**Short problem A**
According to the mailing-list thread on the ivdep pragma, what does the front end of older Cray compilers do with the "ivdep" property?
**Short problem B**
Carry on the mailing-list thread about the ivdep pragma, starting right after its final line.

**Source**
::::

[llvm-dev] [LLVM] (RFC) Addition/Support of new Vectorization Pragmas in LLVM

Mon Aug 26 12:16:33 PDT 2019

My intent was to present the expected behavior for an "ivdep" pragma 
implementation, rather than diving into the implementation details - 
that seems like it should be another thread.

That said, trying to predict in the front end what edges will eventually 
cause difficulties with automatic vectorization does seem problematic.  
Generally "ivdep" is an assist to automatic vectorization; for older 
Cray compilers that basically means the front end does nothing but pass 
along the "ivdep" property, and dependency analysis for vectorization 
uses that property directly.

One thing to remember is that is perfectly valid for the "ivdep" loop 
nest to still be rejected as a vector candidate for any reason, so 
support for an "ivdep" pragma could be implemented in stages if desired.

Terry

On 8/19/2019 2:33 PM, Michael Kruse wrote:
> I think some of the semantics could be implemented using the
> "llvm.mem.parallel_loop_access" annotation we already have, modulo the
> difficulties mentioned below.
>
> Am Do., 15. Aug. 2019 um 15:06 Uhr schrieb Terry Greyzck via llvm-dev
> <llvm-dev at lists.llvm.org>:
>>     * Primarily ivdep allows ambiguous dependencies to be ignored, examples:
>>         *  p[i] = q[j]
>>         *  a[ix[i]] = b[iy[i]]
>>         *  a[ix[i]] += 1.0
> "ambiguous dependencies" is very vague. Does it mean the compiler has
> to do some analysis to detect non-ambiguous dependencies?

::::

**Given information**
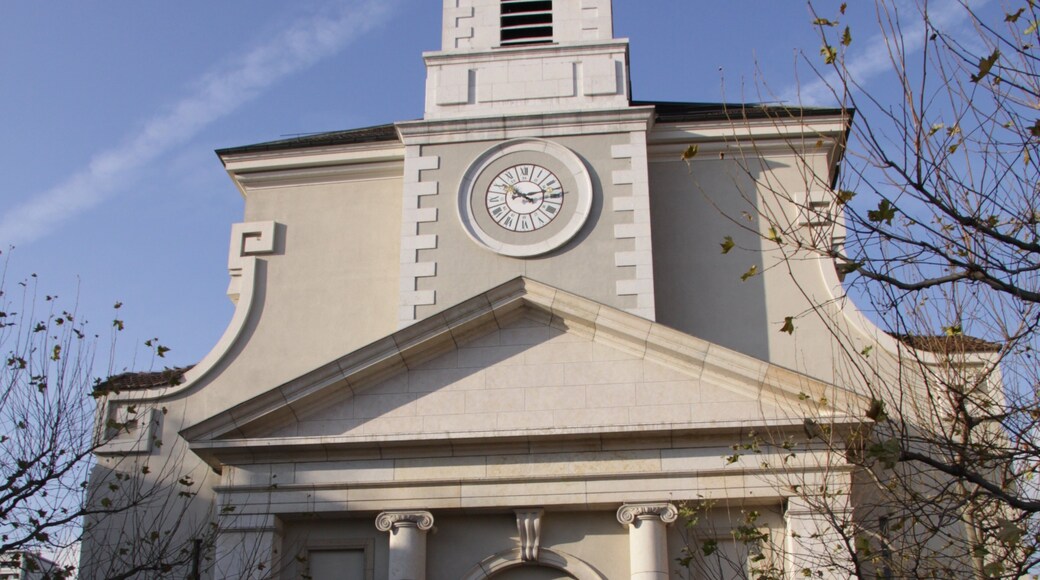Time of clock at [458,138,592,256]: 10:12
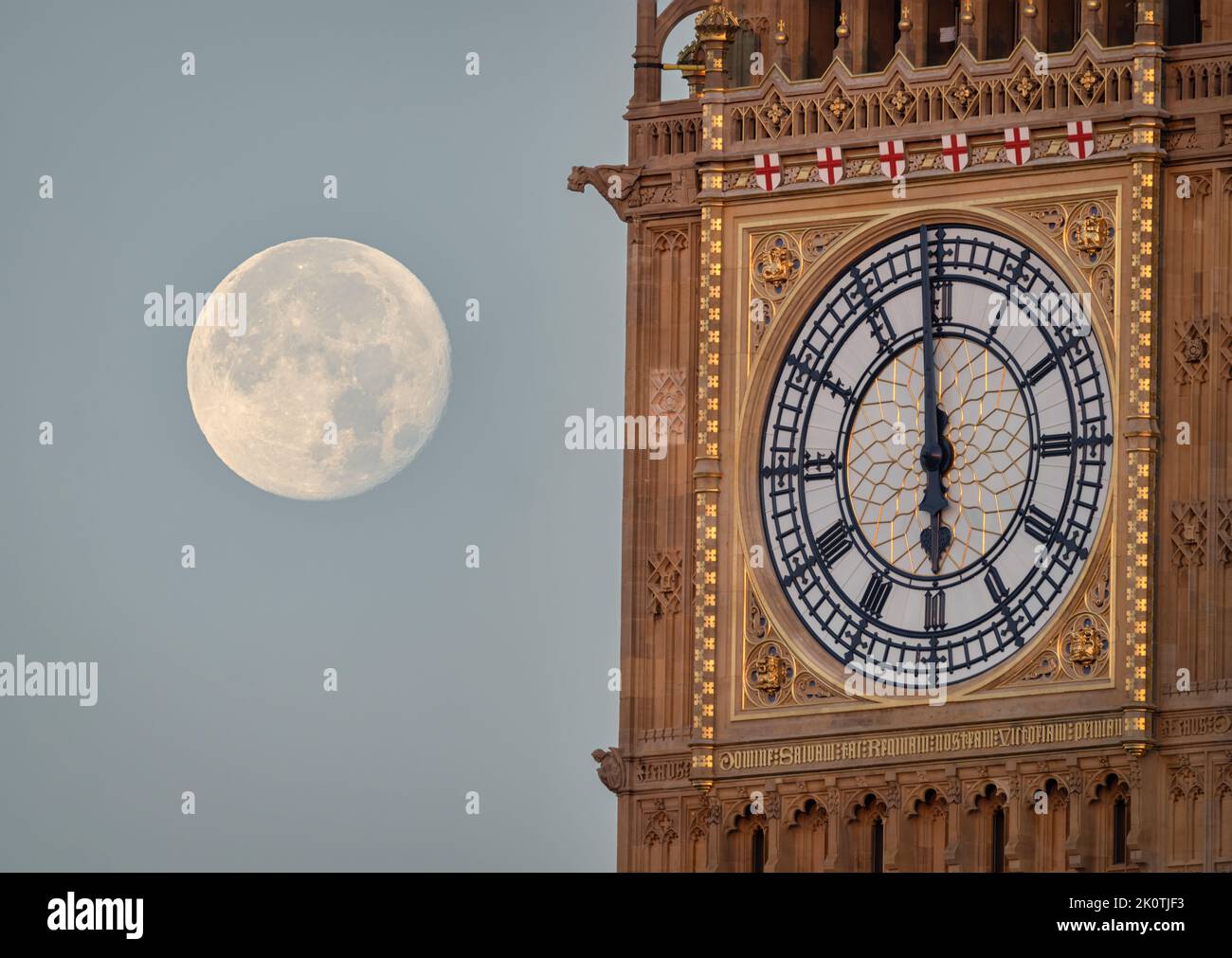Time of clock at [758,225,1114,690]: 5:58
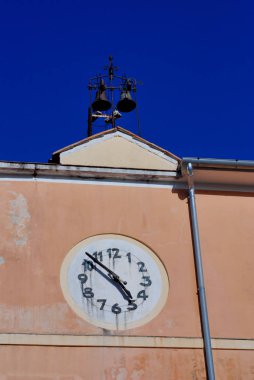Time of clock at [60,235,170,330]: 4:51
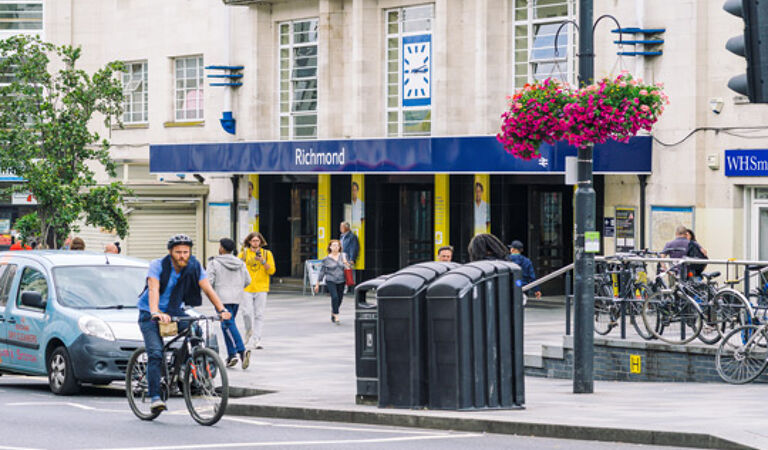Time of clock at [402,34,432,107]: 3:12
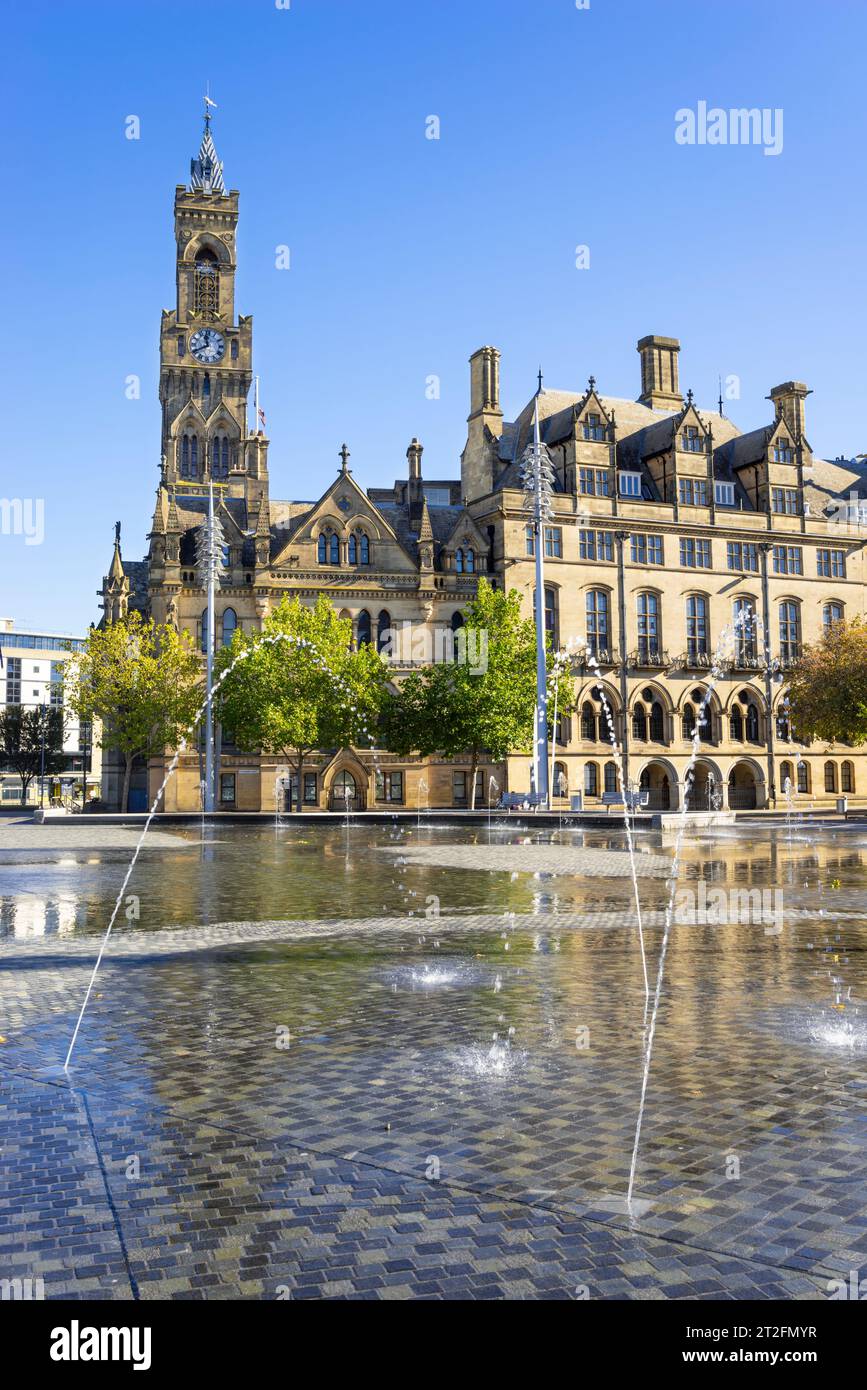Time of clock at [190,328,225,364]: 11:40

::::

**Task response A**
It does nothing but pass the property along, and dependency analysis for vectorization uses it directly.

**Task response B**
>
> When using "llvm.mem.parallel_loop_access", this would mean the
> front-end would have to detect which accesses are non-ambiguous and
> not annotate them. However, the annotation is for single accesses, not
> dependencies. Both "p[i]" and "q[j]" look non-ambiguous individually,
> but the vectorizer would have to add a runtime-check and loop
> versioning to ensure that these are not aliasing.
>
>
>>     * ivdep still requires automatic detection of reductions, including
>>       multiple homogeneous reductions on a single variable, examples:
>>         *  x = x + a[i]
>>         *  x = x + a[i]; if ( c[i] > 0.0 ) { x = x + b[i] }
> We could leave away the "llvm.mem.parallel_loop_access" for the
> LoadInst and StoreInst of the reduction variable, assuming detected
> reductions are limited over scalar variables. However, mem2reg/sroa
> would remove those memory accesses anyway, including their annotation,
> requiring the LoopVectorizer to detect that the resulting PHINode is a
> reduction. Mem2reg/sroa/LICM would also do so with non-reductions, and
> array elements that are promoted to registers during the execution of
> the loop, such that the loop would not be vectorizable.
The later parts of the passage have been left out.